Pecan Afternoon Tea Cake
Article Type: Recipes and food news |
This cake is a real delight - light, fluffy and not too sweet. Flourless and no added fat (the pecans make up for that!). It’s based on one provided in Stephanie Alexander’s “must have” book A Cook’s Companion.
Preparation time: 15 mintes
Cooking time: 20 minutes
Ingredients
For one 20cm round cake :-
5 separated eggs (free range preferred)
5 Tablespoons castor sugar
Lemon (or cumquat) juice
Zest of one lemon - finely grated
3 teaspoons rum or similar (almost anything works!)
175 grams pecans, ground finely
6 heaped tablespoons icing sugar
Method
- Preheat oven to 200 degrees Celsius (180oC if fan forced).
- Grease a 20cm (approx.) round cake tin and line base with grease proof / baking paper (alfoil works in a pinch but is more trouble prone).
- In a large mixing bowl combine egg yolks and castor sugar and beat until slightly thickened and pale in colour.
- Add a good squeeze of lemon juice (approximately two teaspoons), rum, lemon zest and finely ground pecans.
- Mix gently until well combined.
- In a separate mixing bowl, whisk egg whites until soft peaks form.
- Gently fold egg whites through the pecan/yolk mixture and place into prepared cake tin.
- Bake for approximately 20 minutes.

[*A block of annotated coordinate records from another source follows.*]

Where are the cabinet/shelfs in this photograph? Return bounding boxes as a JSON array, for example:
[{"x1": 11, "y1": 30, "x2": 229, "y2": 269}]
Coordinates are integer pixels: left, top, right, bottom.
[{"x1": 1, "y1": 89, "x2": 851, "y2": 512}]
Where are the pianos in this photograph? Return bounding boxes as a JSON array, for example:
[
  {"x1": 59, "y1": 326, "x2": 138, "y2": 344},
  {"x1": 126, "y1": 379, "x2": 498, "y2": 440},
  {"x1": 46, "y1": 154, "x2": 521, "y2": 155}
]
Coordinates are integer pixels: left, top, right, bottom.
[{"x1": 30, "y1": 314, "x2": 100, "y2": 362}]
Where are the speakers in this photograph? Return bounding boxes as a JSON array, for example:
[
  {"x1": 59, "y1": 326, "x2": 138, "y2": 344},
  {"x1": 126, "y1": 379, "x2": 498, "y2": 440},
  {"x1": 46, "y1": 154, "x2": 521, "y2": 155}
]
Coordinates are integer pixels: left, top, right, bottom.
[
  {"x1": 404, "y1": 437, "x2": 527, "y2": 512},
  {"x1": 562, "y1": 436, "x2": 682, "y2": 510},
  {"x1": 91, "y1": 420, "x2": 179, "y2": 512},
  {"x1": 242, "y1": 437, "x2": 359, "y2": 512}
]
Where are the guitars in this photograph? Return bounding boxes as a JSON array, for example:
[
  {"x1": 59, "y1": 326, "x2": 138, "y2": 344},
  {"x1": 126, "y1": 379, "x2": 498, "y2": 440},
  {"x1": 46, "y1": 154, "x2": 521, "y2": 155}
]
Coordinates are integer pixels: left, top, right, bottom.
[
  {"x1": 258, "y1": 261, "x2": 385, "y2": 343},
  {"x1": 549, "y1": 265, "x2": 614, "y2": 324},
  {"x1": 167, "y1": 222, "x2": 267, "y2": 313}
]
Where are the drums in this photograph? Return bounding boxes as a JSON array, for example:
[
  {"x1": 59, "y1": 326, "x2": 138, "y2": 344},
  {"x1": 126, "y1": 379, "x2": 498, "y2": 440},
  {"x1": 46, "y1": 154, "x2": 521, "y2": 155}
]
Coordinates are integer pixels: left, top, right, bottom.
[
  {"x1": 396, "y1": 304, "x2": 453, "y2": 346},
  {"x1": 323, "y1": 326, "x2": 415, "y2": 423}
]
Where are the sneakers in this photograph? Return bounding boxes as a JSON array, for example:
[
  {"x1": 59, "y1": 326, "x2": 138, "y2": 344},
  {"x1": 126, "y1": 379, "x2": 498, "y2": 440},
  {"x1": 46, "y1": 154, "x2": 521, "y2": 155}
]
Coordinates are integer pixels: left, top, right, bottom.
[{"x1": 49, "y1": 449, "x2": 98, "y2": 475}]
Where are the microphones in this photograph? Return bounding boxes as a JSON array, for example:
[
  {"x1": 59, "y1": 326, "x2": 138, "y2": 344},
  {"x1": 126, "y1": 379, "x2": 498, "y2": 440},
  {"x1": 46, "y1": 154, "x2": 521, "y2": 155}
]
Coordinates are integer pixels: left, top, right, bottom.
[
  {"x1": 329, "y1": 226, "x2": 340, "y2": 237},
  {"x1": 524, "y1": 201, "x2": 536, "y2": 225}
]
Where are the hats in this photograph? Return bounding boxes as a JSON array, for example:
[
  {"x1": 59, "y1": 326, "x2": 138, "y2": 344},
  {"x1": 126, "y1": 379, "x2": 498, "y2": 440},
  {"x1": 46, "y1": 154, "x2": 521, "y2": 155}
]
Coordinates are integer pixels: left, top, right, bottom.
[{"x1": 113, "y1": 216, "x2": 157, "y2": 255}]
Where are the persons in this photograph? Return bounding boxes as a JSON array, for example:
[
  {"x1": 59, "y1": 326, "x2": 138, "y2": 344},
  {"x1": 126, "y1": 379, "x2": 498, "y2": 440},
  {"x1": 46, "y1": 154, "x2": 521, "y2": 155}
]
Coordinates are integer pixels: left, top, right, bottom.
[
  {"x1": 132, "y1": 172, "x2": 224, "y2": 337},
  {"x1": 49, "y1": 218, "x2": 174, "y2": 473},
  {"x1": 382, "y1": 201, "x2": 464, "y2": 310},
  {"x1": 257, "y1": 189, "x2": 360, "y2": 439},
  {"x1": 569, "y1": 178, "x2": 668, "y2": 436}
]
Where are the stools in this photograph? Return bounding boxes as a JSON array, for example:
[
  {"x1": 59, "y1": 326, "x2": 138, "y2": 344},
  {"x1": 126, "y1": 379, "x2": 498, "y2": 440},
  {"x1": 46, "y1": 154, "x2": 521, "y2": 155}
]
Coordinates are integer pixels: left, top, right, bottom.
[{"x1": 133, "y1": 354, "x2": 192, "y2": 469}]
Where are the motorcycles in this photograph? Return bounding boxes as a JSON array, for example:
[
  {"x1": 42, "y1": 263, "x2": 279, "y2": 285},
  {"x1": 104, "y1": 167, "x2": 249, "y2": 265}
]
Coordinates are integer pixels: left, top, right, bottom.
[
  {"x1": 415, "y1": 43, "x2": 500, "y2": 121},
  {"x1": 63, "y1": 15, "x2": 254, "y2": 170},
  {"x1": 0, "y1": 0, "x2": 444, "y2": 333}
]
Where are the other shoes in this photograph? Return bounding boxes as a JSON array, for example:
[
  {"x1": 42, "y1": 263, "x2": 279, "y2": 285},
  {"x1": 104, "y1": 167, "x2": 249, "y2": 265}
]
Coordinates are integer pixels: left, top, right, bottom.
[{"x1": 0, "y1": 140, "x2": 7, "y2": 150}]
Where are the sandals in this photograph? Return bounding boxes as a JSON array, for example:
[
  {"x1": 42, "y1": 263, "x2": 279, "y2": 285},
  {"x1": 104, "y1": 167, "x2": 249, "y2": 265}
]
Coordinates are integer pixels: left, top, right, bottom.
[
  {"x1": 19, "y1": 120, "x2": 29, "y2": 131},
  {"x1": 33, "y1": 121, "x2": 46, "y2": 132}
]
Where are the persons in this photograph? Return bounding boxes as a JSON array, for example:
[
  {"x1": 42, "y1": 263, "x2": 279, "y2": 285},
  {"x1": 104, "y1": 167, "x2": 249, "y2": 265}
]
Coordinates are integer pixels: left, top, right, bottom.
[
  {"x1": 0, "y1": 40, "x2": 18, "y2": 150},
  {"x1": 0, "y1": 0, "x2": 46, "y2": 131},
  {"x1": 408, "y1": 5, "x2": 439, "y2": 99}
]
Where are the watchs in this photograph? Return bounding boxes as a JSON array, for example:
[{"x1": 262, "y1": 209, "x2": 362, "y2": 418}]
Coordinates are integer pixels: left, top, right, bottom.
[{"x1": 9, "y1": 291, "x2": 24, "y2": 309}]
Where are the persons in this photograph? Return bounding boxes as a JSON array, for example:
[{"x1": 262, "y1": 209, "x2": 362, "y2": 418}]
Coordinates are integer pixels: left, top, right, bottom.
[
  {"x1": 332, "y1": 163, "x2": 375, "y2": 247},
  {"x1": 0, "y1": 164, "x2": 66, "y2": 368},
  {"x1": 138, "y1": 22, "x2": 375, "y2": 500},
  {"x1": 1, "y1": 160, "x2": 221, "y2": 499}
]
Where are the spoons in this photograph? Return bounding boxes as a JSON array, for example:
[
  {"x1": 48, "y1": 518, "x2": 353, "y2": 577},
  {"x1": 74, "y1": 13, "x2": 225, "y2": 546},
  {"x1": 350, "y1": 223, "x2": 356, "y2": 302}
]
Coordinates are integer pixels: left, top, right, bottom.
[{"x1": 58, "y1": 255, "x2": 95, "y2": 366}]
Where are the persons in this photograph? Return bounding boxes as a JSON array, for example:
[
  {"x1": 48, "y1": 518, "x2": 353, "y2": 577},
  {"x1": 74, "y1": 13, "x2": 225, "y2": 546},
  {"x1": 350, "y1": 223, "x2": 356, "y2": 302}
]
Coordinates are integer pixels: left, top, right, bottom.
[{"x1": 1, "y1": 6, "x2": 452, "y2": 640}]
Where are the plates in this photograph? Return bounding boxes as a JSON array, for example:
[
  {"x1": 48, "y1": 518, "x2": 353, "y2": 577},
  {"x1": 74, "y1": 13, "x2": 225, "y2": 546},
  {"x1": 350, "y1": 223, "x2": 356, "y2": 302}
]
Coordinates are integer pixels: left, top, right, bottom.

Cake is cooked when springy to the touch.
- Cool in tin for 5-10 minutes before removing and cooling thoroughly on a wire rack.
- While cooling, prepare lemon icing - 6 Tablespoons of icing sugar to 1-2 Tablespoons of lemon juice
- Ice cake with lemon icing (thinly).

This cake tastes great on its own - but if you’re feeling naughty try it with fresh berries and thick cream. Don’t forget the quality Darjeeling tea (try ‘Vintage Himalaya’ from T2)!